Задание A =>
Куда, согласно отрывку о «Дон Кихоте», должен отнести Дон Кихота Летающий Конь?
Задание B =>
Перепишите из отрывка о «Дон Кихоте» всё, начиная со слов «Дуэнья Горевана и» и до слов «как цирюльничий таз.» включительно.

Фрагмент документа =>
<<<<
Дульсинея будет расколдована, если — далее следует уморительная шутка, — если Санчо добровольно три тысячи раз огреет себя плетью по голым ягодицам. Иначе, прибавляет герцог, услышав это требование, ты не получишь острова. Вся эта очень глупая и очень грубая забава совершенно в духе средневековья — как и все забавы, идущие от дьявола. Подлинный юмор приходит от ангелов. «Герцог же и герцогиня, довольные охотою, а равно и тем, сколь остроумно и счастливо достигли они своей цели, возвратились к себе в замок с намерением затеять что-нибудь новое, выдумывать же всякие проказы доставляло им величайшее удовольствие». В этом суть всех герцогских глав: получить плотоядное удовольствие от шутки и тут же придумать новую, не менее жестокую.

Я не стану останавливаться на эпизоде с дуэньей Гореваной (главы 36–41), скажу лишь, что в рассказанной ею истории волшебник Злосмрад превратил двух влюбленных в мартышку и крокодила, поставив между ними столб с надписью: «Дерзновенные эти любовники не обретут первоначального своего облика, доколе со мною [Злосмрадом] в единоборство не вступит доблестный ламанчец, ибо только его великой доблести уготовал рок невиданное сие приключение». Далее следует описание Летающего Коня, который должен отнести Дон Кихота в далекое царство Кандайю, где находятся влюбленные. Конем «правят с помощью колка, продетого в его лоб и заменяющего удила, и летит этот конь по воздуху с такой быстротой, что кажется, будто несут его черти. < …> Злосмрад раздобыл его силою своих волшебных чар, и теперь он им владеет и разъезжает на нем по всему белому свету: нынче он здесь, а завтра во Франции, послезавтра в Потоси. Но самое главное: упомянутый конь не ест, не спит, не изнашивает подков и без крыльев летает по воздуху такою иноходью, что седок может держать в руке полную чашку воды и не пролить ни единой капли — столь ровный и плавный у того коня ход». Это старая тема, подобные летательные машины упоминаются в «Тысяче и одной ночи» и также имеют колок на шее.

Дуэнья Горевана и ее подруги дуэньи также заколдованы: у них силою волшебства выросли бороды, которые исчезнут, если Дон Кихоту удастся расколдовать влюбленных. Тема бороды играет в книге любопытную роль (вспомните мытье бороды в начале герцогского эпизода), похоже, эта тема возникла из связанных с бритьем аллюзий в начале первой части — из всего, что связано с цирюльниками и шлемом Дон Кихота, который есть не что иное, как цирюльничий таз.
>>>>
Предоставленный материал =>
<<<<
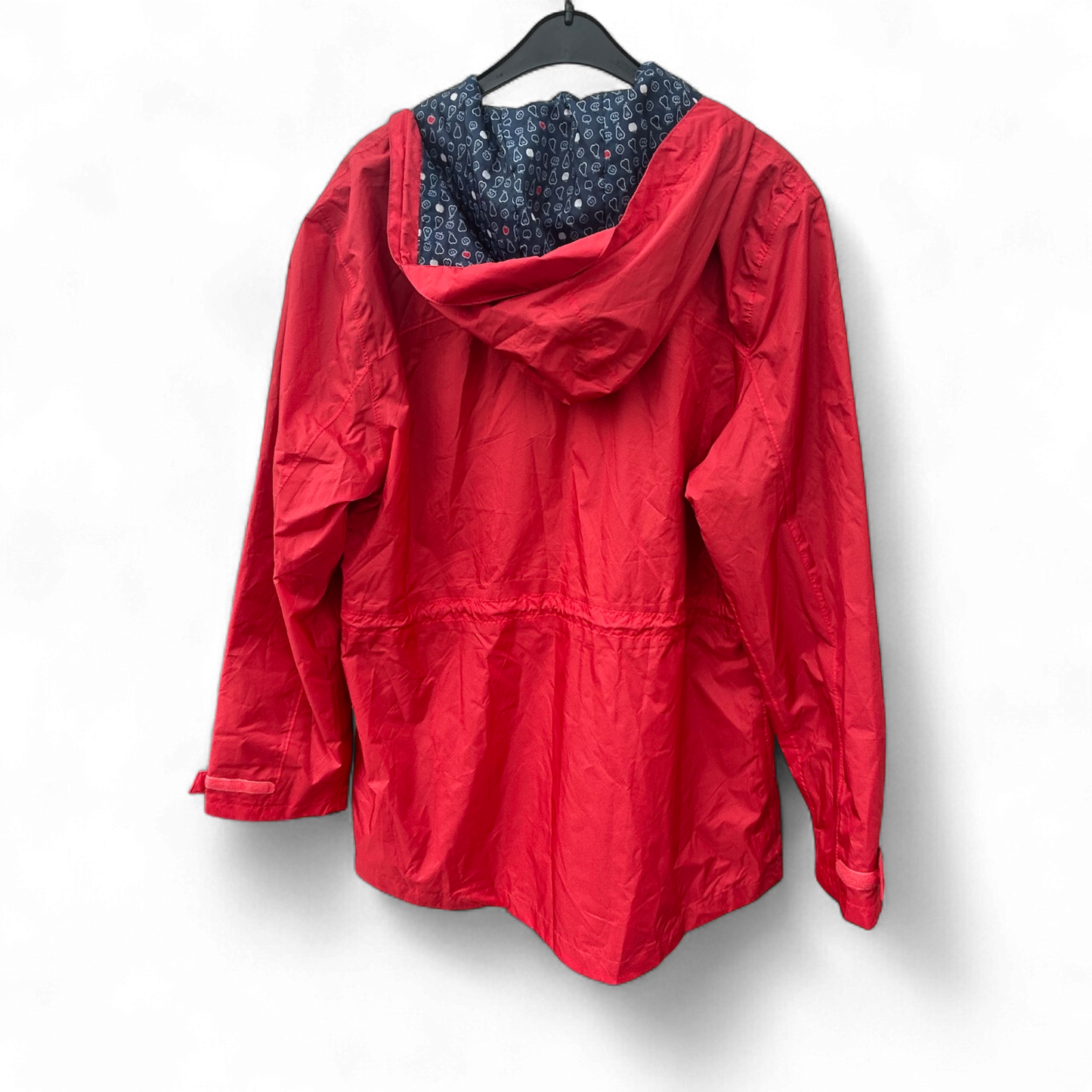 Up2Fashion Damen Regenjacke Rot Größe M Kapuze Wasserdicht Leicht Top Zustand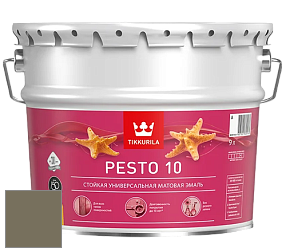 Краска Tikkurila Euro Pesto 10 эмаль цвет N458 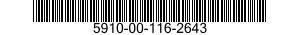 5910-00-116-2643 CAPACITOR,FIXED,ELECTROLYTIC 5910001162643 001162643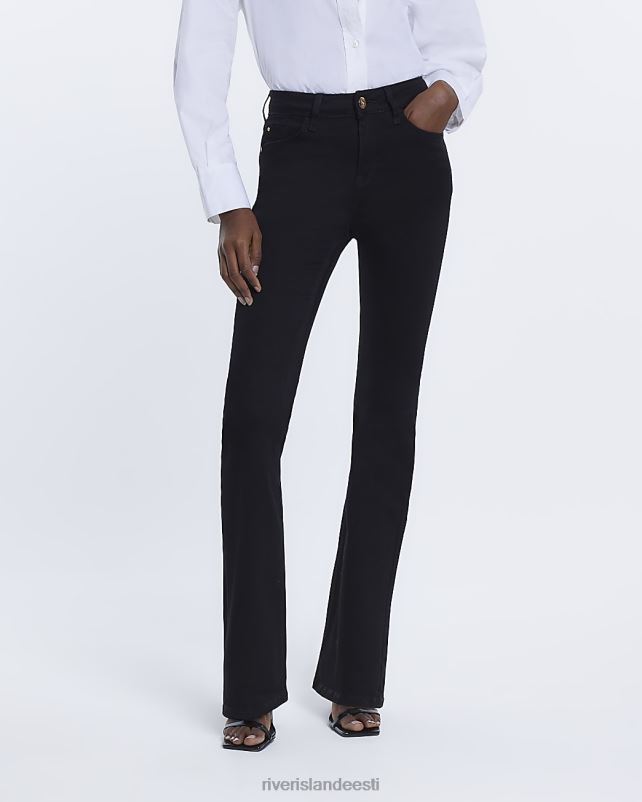 kehakate must naised River Island keskmise kõrgusega laienevad teksad 44TLL1973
>>>>
Поле для ответа A =>
В далекое царство Кандайю, где находятся влюбленные.

Поле для ответа B =>
Дуэнья Горевана и ее подруги дуэньи также заколдованы: у них силою волшебства выросли бороды, которые исчезнут, если Дон Кихоту удастся расколдовать влюбленных. Тема бороды играет в книге любопытную роль (вспомните мытье бороды в начале герцогского эпизода), похоже, эта тема возникла из связанных с бритьем аллюзий в начале первой части — из всего, что связано с цирюльниками и шлемом Дон Кихота, который есть не что иное, как цирюльничий таз.